It is 3 a.m., and your on-call maintenance tech or maybe you receive the dreaded phone call or knock on the door. The “tenant” has misplaced his keys and is obviously intoxicated. You are quite familiar with this tenant, having seen him at the pool, you have seen him drop off rent in the office, he plays volleyball on Sundays, uses the exercise room and has even made maintenance requests. You simply grab the keys and allow him access. The problem is that he is not an actual tenant, but has been an unauthorized occupant for quite some time. He has now decided, once you grant him access, to take his roommate’s valuables, leave, never to return again.
It is quite obvious what the problem is in this case. You failed to see if this person was indeed the tenant on the lease, and the ramifications could be severe. Each year we see this scenario unfold, and landlords are faced with paying fairly large sums of money to the actual tenant who was not home when you allowed the unauthorized person access. You may argue that it was not your fault that the unauthorized person took his roommate’s personal property, as after all they have been living together for quite some time, but the problem remains. You allowed an unauthorized occupant, not on the lease, access to the rental premises.
Creating a Policy
Your first step should be to create a written policy for your company regarding lock outs. All employees who engage in allowing a locked out tenant access should be required to read this policy and sign a statement that they have read it and agree to abide by the policy. No exceptions should ever be made to the policy. Your next step will be to provide the lock out access rules or procedures to the tenant and make this part of the lease, the Community Rules and Regulations, or a separate addendum to which the tenant has clearly agreed.
Lock out access procedure
In the event a tenant is locked out, they need to follow certain procedures for you to even act upon this lock out. They should be required to provide you with 2 forms of government issued identification. This identification should then be brought to the office and compared with the copies of the identification you have in the tenant’s file. Names should match up completely, and a visual examination of the picture ID you have in the file should match up with not only the ID the tenant is showing you, but the tenant himself. Once this match is established to the satisfaction of you or the bleary eyed maintenance tech who was just awakened, the identification provided by the locked out tenant should be copied, notes made on the copy, and the copy of the ID placed in the file. If the tenant cannot provide you with the required ID, the tenant should not be given access. If the tenant cannot provide you the required identification, there is no doubt that the tenant will not be satisfied, and an altercation or argument could ensue. Keep your lock out policy handy in the event the tenant is not able to satisfy your requirement, express regret, and tell him he must hire a locksmith.
But, we know this tenant!
Most of the legal problems we deal with occur when the landlord or an employee makes an exception to the rule. Every time an exception is made, the chances of a problem increase dramatically. If an exception is made once, it may be expected that an exception is made the next time. If you make an exception for one resident but not another, you run the risk of being accused of discrimination. People often look alike, especially when related to one another. Most recently, we dealt with a situation where the brother of a tenant gained access due to looking similar to the actual tenant. Had the maintenance tech carefully looked at the identification and made the comparison, the difference would have been evident, but this was not done and the landlord paid the price.

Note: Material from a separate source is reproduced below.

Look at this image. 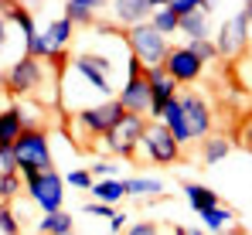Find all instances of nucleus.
<instances>
[{"label": "nucleus", "mask_w": 252, "mask_h": 235, "mask_svg": "<svg viewBox=\"0 0 252 235\" xmlns=\"http://www.w3.org/2000/svg\"><path fill=\"white\" fill-rule=\"evenodd\" d=\"M205 3H208V0H170V3H164V7H167L177 21H184V17H191V14H198V10H205Z\"/></svg>", "instance_id": "obj_27"}, {"label": "nucleus", "mask_w": 252, "mask_h": 235, "mask_svg": "<svg viewBox=\"0 0 252 235\" xmlns=\"http://www.w3.org/2000/svg\"><path fill=\"white\" fill-rule=\"evenodd\" d=\"M188 235H208L205 229H188Z\"/></svg>", "instance_id": "obj_40"}, {"label": "nucleus", "mask_w": 252, "mask_h": 235, "mask_svg": "<svg viewBox=\"0 0 252 235\" xmlns=\"http://www.w3.org/2000/svg\"><path fill=\"white\" fill-rule=\"evenodd\" d=\"M184 154V147L170 136V130L160 123V119H150L147 123V133H143V140H140V160L143 164H150V167H170V164H177Z\"/></svg>", "instance_id": "obj_2"}, {"label": "nucleus", "mask_w": 252, "mask_h": 235, "mask_svg": "<svg viewBox=\"0 0 252 235\" xmlns=\"http://www.w3.org/2000/svg\"><path fill=\"white\" fill-rule=\"evenodd\" d=\"M3 17H7L10 24H17V28H21L24 44L38 38V24H34V14H31L28 7H21V3H3Z\"/></svg>", "instance_id": "obj_19"}, {"label": "nucleus", "mask_w": 252, "mask_h": 235, "mask_svg": "<svg viewBox=\"0 0 252 235\" xmlns=\"http://www.w3.org/2000/svg\"><path fill=\"white\" fill-rule=\"evenodd\" d=\"M170 235H188V229L184 225H170Z\"/></svg>", "instance_id": "obj_39"}, {"label": "nucleus", "mask_w": 252, "mask_h": 235, "mask_svg": "<svg viewBox=\"0 0 252 235\" xmlns=\"http://www.w3.org/2000/svg\"><path fill=\"white\" fill-rule=\"evenodd\" d=\"M21 191H24V181H21V174H17V170L0 174V201H3V204H10Z\"/></svg>", "instance_id": "obj_26"}, {"label": "nucleus", "mask_w": 252, "mask_h": 235, "mask_svg": "<svg viewBox=\"0 0 252 235\" xmlns=\"http://www.w3.org/2000/svg\"><path fill=\"white\" fill-rule=\"evenodd\" d=\"M44 82V65L31 55H21L10 62V68L3 72V85L10 96H31L34 89H41Z\"/></svg>", "instance_id": "obj_9"}, {"label": "nucleus", "mask_w": 252, "mask_h": 235, "mask_svg": "<svg viewBox=\"0 0 252 235\" xmlns=\"http://www.w3.org/2000/svg\"><path fill=\"white\" fill-rule=\"evenodd\" d=\"M17 170V157H14V143H0V174Z\"/></svg>", "instance_id": "obj_33"}, {"label": "nucleus", "mask_w": 252, "mask_h": 235, "mask_svg": "<svg viewBox=\"0 0 252 235\" xmlns=\"http://www.w3.org/2000/svg\"><path fill=\"white\" fill-rule=\"evenodd\" d=\"M24 191L28 198L41 208L44 215H55V211H65V177L58 170H44V174H34L24 181Z\"/></svg>", "instance_id": "obj_7"}, {"label": "nucleus", "mask_w": 252, "mask_h": 235, "mask_svg": "<svg viewBox=\"0 0 252 235\" xmlns=\"http://www.w3.org/2000/svg\"><path fill=\"white\" fill-rule=\"evenodd\" d=\"M126 195L129 198H160L164 195V181L160 177H150V174H133V177H126Z\"/></svg>", "instance_id": "obj_20"}, {"label": "nucleus", "mask_w": 252, "mask_h": 235, "mask_svg": "<svg viewBox=\"0 0 252 235\" xmlns=\"http://www.w3.org/2000/svg\"><path fill=\"white\" fill-rule=\"evenodd\" d=\"M123 106L116 102V99H106V102H95V106H82V109H75L72 119H75V126L82 130L89 140H102L120 119H123Z\"/></svg>", "instance_id": "obj_6"}, {"label": "nucleus", "mask_w": 252, "mask_h": 235, "mask_svg": "<svg viewBox=\"0 0 252 235\" xmlns=\"http://www.w3.org/2000/svg\"><path fill=\"white\" fill-rule=\"evenodd\" d=\"M154 10H157L154 0H116V3H109V14L123 31L136 28V24H147L154 17Z\"/></svg>", "instance_id": "obj_12"}, {"label": "nucleus", "mask_w": 252, "mask_h": 235, "mask_svg": "<svg viewBox=\"0 0 252 235\" xmlns=\"http://www.w3.org/2000/svg\"><path fill=\"white\" fill-rule=\"evenodd\" d=\"M116 102L123 106L126 113H133V116H147L150 113V85H147V78H126L123 89L116 92Z\"/></svg>", "instance_id": "obj_13"}, {"label": "nucleus", "mask_w": 252, "mask_h": 235, "mask_svg": "<svg viewBox=\"0 0 252 235\" xmlns=\"http://www.w3.org/2000/svg\"><path fill=\"white\" fill-rule=\"evenodd\" d=\"M7 48V17H3V3H0V51Z\"/></svg>", "instance_id": "obj_36"}, {"label": "nucleus", "mask_w": 252, "mask_h": 235, "mask_svg": "<svg viewBox=\"0 0 252 235\" xmlns=\"http://www.w3.org/2000/svg\"><path fill=\"white\" fill-rule=\"evenodd\" d=\"M242 143H246V150L252 154V119L246 123V130H242Z\"/></svg>", "instance_id": "obj_37"}, {"label": "nucleus", "mask_w": 252, "mask_h": 235, "mask_svg": "<svg viewBox=\"0 0 252 235\" xmlns=\"http://www.w3.org/2000/svg\"><path fill=\"white\" fill-rule=\"evenodd\" d=\"M65 184H72L75 191H92L95 177L89 174V167H75V170H68V174H65Z\"/></svg>", "instance_id": "obj_28"}, {"label": "nucleus", "mask_w": 252, "mask_h": 235, "mask_svg": "<svg viewBox=\"0 0 252 235\" xmlns=\"http://www.w3.org/2000/svg\"><path fill=\"white\" fill-rule=\"evenodd\" d=\"M181 191H184V198H188L191 211H198V215H205V211H211V208H218V204H221L218 191L208 188V184H198V181H184V184H181Z\"/></svg>", "instance_id": "obj_14"}, {"label": "nucleus", "mask_w": 252, "mask_h": 235, "mask_svg": "<svg viewBox=\"0 0 252 235\" xmlns=\"http://www.w3.org/2000/svg\"><path fill=\"white\" fill-rule=\"evenodd\" d=\"M228 154H232V136H225V133H211L208 140H201L198 160L208 167V164H221Z\"/></svg>", "instance_id": "obj_17"}, {"label": "nucleus", "mask_w": 252, "mask_h": 235, "mask_svg": "<svg viewBox=\"0 0 252 235\" xmlns=\"http://www.w3.org/2000/svg\"><path fill=\"white\" fill-rule=\"evenodd\" d=\"M14 157H17V174L21 181L44 174V170H55V160H51V140H48V130L34 126V130H24L14 143Z\"/></svg>", "instance_id": "obj_1"}, {"label": "nucleus", "mask_w": 252, "mask_h": 235, "mask_svg": "<svg viewBox=\"0 0 252 235\" xmlns=\"http://www.w3.org/2000/svg\"><path fill=\"white\" fill-rule=\"evenodd\" d=\"M28 130L24 123V106L21 102H10L0 109V143H17V136Z\"/></svg>", "instance_id": "obj_15"}, {"label": "nucleus", "mask_w": 252, "mask_h": 235, "mask_svg": "<svg viewBox=\"0 0 252 235\" xmlns=\"http://www.w3.org/2000/svg\"><path fill=\"white\" fill-rule=\"evenodd\" d=\"M126 235H170V229L164 232V225H160V222H150V218H143V222H133V225L126 229Z\"/></svg>", "instance_id": "obj_31"}, {"label": "nucleus", "mask_w": 252, "mask_h": 235, "mask_svg": "<svg viewBox=\"0 0 252 235\" xmlns=\"http://www.w3.org/2000/svg\"><path fill=\"white\" fill-rule=\"evenodd\" d=\"M177 17L170 14L164 3H157V10H154V17H150V28L157 31V34H164V38H170V34H177Z\"/></svg>", "instance_id": "obj_25"}, {"label": "nucleus", "mask_w": 252, "mask_h": 235, "mask_svg": "<svg viewBox=\"0 0 252 235\" xmlns=\"http://www.w3.org/2000/svg\"><path fill=\"white\" fill-rule=\"evenodd\" d=\"M123 229H126V211H123V208H116V215L109 218V232H113V235H120Z\"/></svg>", "instance_id": "obj_35"}, {"label": "nucleus", "mask_w": 252, "mask_h": 235, "mask_svg": "<svg viewBox=\"0 0 252 235\" xmlns=\"http://www.w3.org/2000/svg\"><path fill=\"white\" fill-rule=\"evenodd\" d=\"M89 195L95 198V201H102V204H113L116 208L126 198V184H123V177H106V181H95Z\"/></svg>", "instance_id": "obj_21"}, {"label": "nucleus", "mask_w": 252, "mask_h": 235, "mask_svg": "<svg viewBox=\"0 0 252 235\" xmlns=\"http://www.w3.org/2000/svg\"><path fill=\"white\" fill-rule=\"evenodd\" d=\"M123 41H126V48H129V55H133L143 68H157V65L167 62L170 41L164 38V34H157V31L150 28V21L123 31Z\"/></svg>", "instance_id": "obj_4"}, {"label": "nucleus", "mask_w": 252, "mask_h": 235, "mask_svg": "<svg viewBox=\"0 0 252 235\" xmlns=\"http://www.w3.org/2000/svg\"><path fill=\"white\" fill-rule=\"evenodd\" d=\"M164 68H167V75L177 85H191V82H198V78L205 75V62H198V55L188 44H170Z\"/></svg>", "instance_id": "obj_11"}, {"label": "nucleus", "mask_w": 252, "mask_h": 235, "mask_svg": "<svg viewBox=\"0 0 252 235\" xmlns=\"http://www.w3.org/2000/svg\"><path fill=\"white\" fill-rule=\"evenodd\" d=\"M188 48L198 55V62H215L218 58V48H215V38H205V41H188Z\"/></svg>", "instance_id": "obj_29"}, {"label": "nucleus", "mask_w": 252, "mask_h": 235, "mask_svg": "<svg viewBox=\"0 0 252 235\" xmlns=\"http://www.w3.org/2000/svg\"><path fill=\"white\" fill-rule=\"evenodd\" d=\"M147 116H133V113H123V119L102 136V150L109 157H120V160H136L140 154V140L147 133Z\"/></svg>", "instance_id": "obj_3"}, {"label": "nucleus", "mask_w": 252, "mask_h": 235, "mask_svg": "<svg viewBox=\"0 0 252 235\" xmlns=\"http://www.w3.org/2000/svg\"><path fill=\"white\" fill-rule=\"evenodd\" d=\"M116 164L113 160H92V167H89V174L95 177V181H106V177H116Z\"/></svg>", "instance_id": "obj_32"}, {"label": "nucleus", "mask_w": 252, "mask_h": 235, "mask_svg": "<svg viewBox=\"0 0 252 235\" xmlns=\"http://www.w3.org/2000/svg\"><path fill=\"white\" fill-rule=\"evenodd\" d=\"M242 14H246V21H249V31H252V0H249V3H242Z\"/></svg>", "instance_id": "obj_38"}, {"label": "nucleus", "mask_w": 252, "mask_h": 235, "mask_svg": "<svg viewBox=\"0 0 252 235\" xmlns=\"http://www.w3.org/2000/svg\"><path fill=\"white\" fill-rule=\"evenodd\" d=\"M174 109H177V116L184 119V130H188L191 143L194 140H208L215 133V113H211L208 99L201 92H177Z\"/></svg>", "instance_id": "obj_5"}, {"label": "nucleus", "mask_w": 252, "mask_h": 235, "mask_svg": "<svg viewBox=\"0 0 252 235\" xmlns=\"http://www.w3.org/2000/svg\"><path fill=\"white\" fill-rule=\"evenodd\" d=\"M38 235H75V222H72L68 211L41 215V222H38Z\"/></svg>", "instance_id": "obj_23"}, {"label": "nucleus", "mask_w": 252, "mask_h": 235, "mask_svg": "<svg viewBox=\"0 0 252 235\" xmlns=\"http://www.w3.org/2000/svg\"><path fill=\"white\" fill-rule=\"evenodd\" d=\"M82 211L85 215H95V218H113V215H116V208H113V204H102V201H85Z\"/></svg>", "instance_id": "obj_34"}, {"label": "nucleus", "mask_w": 252, "mask_h": 235, "mask_svg": "<svg viewBox=\"0 0 252 235\" xmlns=\"http://www.w3.org/2000/svg\"><path fill=\"white\" fill-rule=\"evenodd\" d=\"M48 44H51V51L58 55V51H68V44H72V34H75V28H72V21H65V17H55V21H48L41 31Z\"/></svg>", "instance_id": "obj_18"}, {"label": "nucleus", "mask_w": 252, "mask_h": 235, "mask_svg": "<svg viewBox=\"0 0 252 235\" xmlns=\"http://www.w3.org/2000/svg\"><path fill=\"white\" fill-rule=\"evenodd\" d=\"M0 232L3 235H21V225H17V211L10 204L0 201Z\"/></svg>", "instance_id": "obj_30"}, {"label": "nucleus", "mask_w": 252, "mask_h": 235, "mask_svg": "<svg viewBox=\"0 0 252 235\" xmlns=\"http://www.w3.org/2000/svg\"><path fill=\"white\" fill-rule=\"evenodd\" d=\"M252 41V31H249V21L242 10H235L232 17L221 21L218 34H215V48H218V58H242L246 48Z\"/></svg>", "instance_id": "obj_8"}, {"label": "nucleus", "mask_w": 252, "mask_h": 235, "mask_svg": "<svg viewBox=\"0 0 252 235\" xmlns=\"http://www.w3.org/2000/svg\"><path fill=\"white\" fill-rule=\"evenodd\" d=\"M99 0H68L65 3V21H72V28H79V24H92L95 21V14H99Z\"/></svg>", "instance_id": "obj_22"}, {"label": "nucleus", "mask_w": 252, "mask_h": 235, "mask_svg": "<svg viewBox=\"0 0 252 235\" xmlns=\"http://www.w3.org/2000/svg\"><path fill=\"white\" fill-rule=\"evenodd\" d=\"M232 208H225V204H218V208H211V211H205L201 215V229L205 232H228V225H232Z\"/></svg>", "instance_id": "obj_24"}, {"label": "nucleus", "mask_w": 252, "mask_h": 235, "mask_svg": "<svg viewBox=\"0 0 252 235\" xmlns=\"http://www.w3.org/2000/svg\"><path fill=\"white\" fill-rule=\"evenodd\" d=\"M211 10H215V3H205V10H198V14H191V17H184V21L177 24V34H184L188 41L211 38Z\"/></svg>", "instance_id": "obj_16"}, {"label": "nucleus", "mask_w": 252, "mask_h": 235, "mask_svg": "<svg viewBox=\"0 0 252 235\" xmlns=\"http://www.w3.org/2000/svg\"><path fill=\"white\" fill-rule=\"evenodd\" d=\"M72 75L85 78L89 89H92L102 102H106V99H116V96H113V92H116V89H113V78H109V72L99 65V58H95L92 51H82V55L72 58Z\"/></svg>", "instance_id": "obj_10"}]
</instances>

The inherent problems with lock out access
a. The person giving access will need to have both access to the keys to the unit and the tenant’s file. Due to privacy issues, it is recommended that there is limited access to the tenant’s file.

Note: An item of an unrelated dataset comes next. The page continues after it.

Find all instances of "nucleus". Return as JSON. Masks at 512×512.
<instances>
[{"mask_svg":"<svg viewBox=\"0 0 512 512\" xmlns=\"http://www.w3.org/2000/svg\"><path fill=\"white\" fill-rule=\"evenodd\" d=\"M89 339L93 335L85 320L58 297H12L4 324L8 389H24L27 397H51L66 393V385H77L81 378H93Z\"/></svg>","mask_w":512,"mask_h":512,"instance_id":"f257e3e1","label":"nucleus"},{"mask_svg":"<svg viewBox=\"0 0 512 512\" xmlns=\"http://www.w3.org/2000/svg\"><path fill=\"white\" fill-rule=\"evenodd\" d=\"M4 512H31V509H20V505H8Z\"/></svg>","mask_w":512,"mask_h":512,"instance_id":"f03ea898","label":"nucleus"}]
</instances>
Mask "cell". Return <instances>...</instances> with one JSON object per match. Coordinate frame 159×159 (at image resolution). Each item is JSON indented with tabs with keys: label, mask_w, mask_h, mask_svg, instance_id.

b. Some companies fail to keep a copy of the tenant’s identification in the file. There is absolutely nothing illegal about keeping a copy of the tenant”˜s identification in the tenant’s file. This is not a fair housing violation. We strongly urge you to keep a copy of the picture identification in the tenant’s file.
c. Many landlords do not have a written policy for the employee who will be engaged in granting access. This is simple. Write one up now.
d. Many landlords have not provided the policy or rules to the tenant regarding lock outs. Create your rules, and distribute them to all tenants.
Charging the tenant for giving access
After reading this article, you may have decided to take the route of telling the tenant that he must call a locksmith, but some of you may have decided that you will assist in lock outs and should be compensated if you grant access. We agree. The extra work involved and the increased liability on the landlord justifies a reasonable charge to the tenant. Some of our clients require this to be paid before the access is granted; others charge it as additional rent which must be paid with the normal rent at the next payment period. If you are going to charge the tenant for anything, it must be clearly agreed to by all parties involved. Landlords often create charges upon a whim and expect that they can force the tenant to pay the charge. Clearly state the charge in your lease or whatever is incorporated in your lease, such as the community rules and regulations.